The incompatibility issue has been raised by respondent States in a number of ICSID arbitrations, and the EC has supported a number of the objections through the submission of amicus curiae briefs. ICSID Tribunals have without exception rejected these submissions and refused to decline jurisdiction on this basis.
At the date of publication there are 24 pending ICSID cases that relate to disputes arising under intra-EU BITs. On March 19, 2018, the ICSID Tribunal in Addiko Bank AG and Addiko Bank d.d. v. Croatia was constituted to hear claims brought under the Croatia-Austria BIT following ICSID’s appointment of Jean Kalicki as presiding arbitrator. This Tribunal may be the first ICSID tribunal to be tasked with considering a jurisdictional challenge in reliance on the Ruling, and any decision in this regard will provide guidance on the approach that may be adopted by ICSID Tribunals in the future.
The Ruling also gives rise to questions around the ISDS provisions within the ECT, which has generated more investor-state claims between EU Member States than any other treaty. Spain has already requested that a pair of arbitral tribunals reopen their proceedings so that it can submit the Ruling into evidence. It remains to be seen whether intra-EU claims under the ECT will be prohibited.
Arguably, the Ruling has the effect of rendering 196 intra-EU BITs obsolete, in circumstances where most EU Member States have taken no steps to terminate their intra-EU BITs despite directions to do so from the EC. Investors who have structured their investment within the EU in reliance on these BITs could be left exposed. This could conceivably give rise to claims for a breach of legitimate expectations under the Fair and Equitable Treatment protection typically included within BITs and could spawn a raft of claims on this basis alone. It’s very much a case of “watch this space.

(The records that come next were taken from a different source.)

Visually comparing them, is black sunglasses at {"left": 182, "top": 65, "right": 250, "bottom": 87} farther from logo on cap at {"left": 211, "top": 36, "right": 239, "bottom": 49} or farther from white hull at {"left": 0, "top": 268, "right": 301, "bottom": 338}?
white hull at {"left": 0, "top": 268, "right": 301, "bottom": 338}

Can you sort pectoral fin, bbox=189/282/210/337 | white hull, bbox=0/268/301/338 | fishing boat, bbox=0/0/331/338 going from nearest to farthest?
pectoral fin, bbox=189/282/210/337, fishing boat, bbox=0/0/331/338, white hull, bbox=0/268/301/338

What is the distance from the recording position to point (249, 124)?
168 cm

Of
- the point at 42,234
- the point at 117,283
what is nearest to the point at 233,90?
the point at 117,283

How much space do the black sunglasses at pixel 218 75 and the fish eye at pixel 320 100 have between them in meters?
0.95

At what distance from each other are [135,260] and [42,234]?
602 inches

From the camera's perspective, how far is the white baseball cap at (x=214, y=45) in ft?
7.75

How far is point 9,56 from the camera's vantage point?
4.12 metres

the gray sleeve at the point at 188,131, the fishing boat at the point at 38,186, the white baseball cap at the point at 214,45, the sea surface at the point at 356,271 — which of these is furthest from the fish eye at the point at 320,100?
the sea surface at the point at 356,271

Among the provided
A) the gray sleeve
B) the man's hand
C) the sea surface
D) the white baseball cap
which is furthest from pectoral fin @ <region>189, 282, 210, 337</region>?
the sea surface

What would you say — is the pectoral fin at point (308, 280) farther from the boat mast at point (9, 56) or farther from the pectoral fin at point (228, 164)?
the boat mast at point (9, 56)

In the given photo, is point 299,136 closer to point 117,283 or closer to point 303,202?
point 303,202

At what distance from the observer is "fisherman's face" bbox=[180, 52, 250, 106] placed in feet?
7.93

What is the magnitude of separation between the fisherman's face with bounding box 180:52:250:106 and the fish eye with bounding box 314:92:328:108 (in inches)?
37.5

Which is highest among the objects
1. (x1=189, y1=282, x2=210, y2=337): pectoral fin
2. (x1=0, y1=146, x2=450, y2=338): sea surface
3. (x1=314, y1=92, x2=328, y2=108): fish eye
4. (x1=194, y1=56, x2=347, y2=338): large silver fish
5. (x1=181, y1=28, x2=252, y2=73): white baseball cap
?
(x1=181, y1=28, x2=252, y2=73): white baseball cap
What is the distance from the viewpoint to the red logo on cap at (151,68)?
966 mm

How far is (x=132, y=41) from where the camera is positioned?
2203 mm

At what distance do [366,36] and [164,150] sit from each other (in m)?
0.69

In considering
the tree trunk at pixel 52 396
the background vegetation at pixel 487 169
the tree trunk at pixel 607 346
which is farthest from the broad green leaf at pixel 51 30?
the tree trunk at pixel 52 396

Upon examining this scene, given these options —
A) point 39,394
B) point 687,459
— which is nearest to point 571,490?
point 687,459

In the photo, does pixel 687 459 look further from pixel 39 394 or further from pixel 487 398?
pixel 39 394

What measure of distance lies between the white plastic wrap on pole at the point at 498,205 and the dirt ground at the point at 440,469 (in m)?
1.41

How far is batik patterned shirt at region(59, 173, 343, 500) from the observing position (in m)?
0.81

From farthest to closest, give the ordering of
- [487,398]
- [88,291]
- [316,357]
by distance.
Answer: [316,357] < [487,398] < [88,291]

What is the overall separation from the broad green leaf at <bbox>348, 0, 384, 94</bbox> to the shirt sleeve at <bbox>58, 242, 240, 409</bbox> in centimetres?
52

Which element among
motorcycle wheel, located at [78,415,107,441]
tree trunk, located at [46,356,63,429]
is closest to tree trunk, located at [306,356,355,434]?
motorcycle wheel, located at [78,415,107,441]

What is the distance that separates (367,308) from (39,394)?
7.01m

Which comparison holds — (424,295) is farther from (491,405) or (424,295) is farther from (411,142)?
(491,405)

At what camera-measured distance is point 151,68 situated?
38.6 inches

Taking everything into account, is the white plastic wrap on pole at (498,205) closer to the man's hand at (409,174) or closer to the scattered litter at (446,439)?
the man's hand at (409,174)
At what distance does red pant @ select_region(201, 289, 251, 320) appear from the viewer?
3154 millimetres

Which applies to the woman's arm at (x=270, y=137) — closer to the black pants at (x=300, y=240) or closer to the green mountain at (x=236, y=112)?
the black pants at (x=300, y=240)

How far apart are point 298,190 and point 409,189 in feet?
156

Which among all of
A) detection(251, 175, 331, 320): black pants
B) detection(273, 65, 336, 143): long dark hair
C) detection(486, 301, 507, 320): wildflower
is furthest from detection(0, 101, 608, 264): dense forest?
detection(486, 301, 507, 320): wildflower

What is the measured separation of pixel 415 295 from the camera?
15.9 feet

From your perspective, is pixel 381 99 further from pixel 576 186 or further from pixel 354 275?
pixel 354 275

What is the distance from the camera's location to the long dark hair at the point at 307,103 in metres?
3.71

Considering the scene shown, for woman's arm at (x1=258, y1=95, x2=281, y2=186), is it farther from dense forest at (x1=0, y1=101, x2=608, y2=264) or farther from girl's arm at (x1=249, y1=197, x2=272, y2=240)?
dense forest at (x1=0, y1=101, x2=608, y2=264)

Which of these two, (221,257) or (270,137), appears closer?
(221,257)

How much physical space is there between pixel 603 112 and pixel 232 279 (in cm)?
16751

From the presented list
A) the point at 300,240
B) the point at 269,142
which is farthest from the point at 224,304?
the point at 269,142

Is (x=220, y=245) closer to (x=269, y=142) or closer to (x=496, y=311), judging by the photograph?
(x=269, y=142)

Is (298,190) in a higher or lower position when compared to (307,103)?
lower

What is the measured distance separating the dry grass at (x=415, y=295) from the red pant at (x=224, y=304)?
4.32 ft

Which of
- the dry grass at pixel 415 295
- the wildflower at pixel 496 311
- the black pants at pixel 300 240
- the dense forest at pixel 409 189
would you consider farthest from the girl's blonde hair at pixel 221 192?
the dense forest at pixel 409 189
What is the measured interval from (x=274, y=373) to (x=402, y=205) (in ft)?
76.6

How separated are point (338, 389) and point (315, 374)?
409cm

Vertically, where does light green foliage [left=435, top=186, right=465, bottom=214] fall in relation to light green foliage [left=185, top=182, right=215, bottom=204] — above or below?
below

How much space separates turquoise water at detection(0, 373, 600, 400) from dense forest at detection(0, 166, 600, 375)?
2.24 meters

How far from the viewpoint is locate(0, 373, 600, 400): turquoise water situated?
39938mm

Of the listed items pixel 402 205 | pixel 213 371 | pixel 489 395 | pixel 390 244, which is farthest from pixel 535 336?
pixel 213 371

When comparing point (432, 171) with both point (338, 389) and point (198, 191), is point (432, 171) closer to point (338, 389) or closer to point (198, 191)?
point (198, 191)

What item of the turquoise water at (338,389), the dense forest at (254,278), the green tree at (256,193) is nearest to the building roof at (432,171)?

What is certain is that the Ruling will be the subject of debate by arbitral tribunals in the weeks and months to come. Further guidance on the relationship between ISDS and EU Law may also be given by the CJEU when it renders its opinion on the referral from Belgium as to whether the investment protection rules set out in Chapter Eight of the EU Canada Comprehensive Economic and Trade Agreement conform to EU Treaties.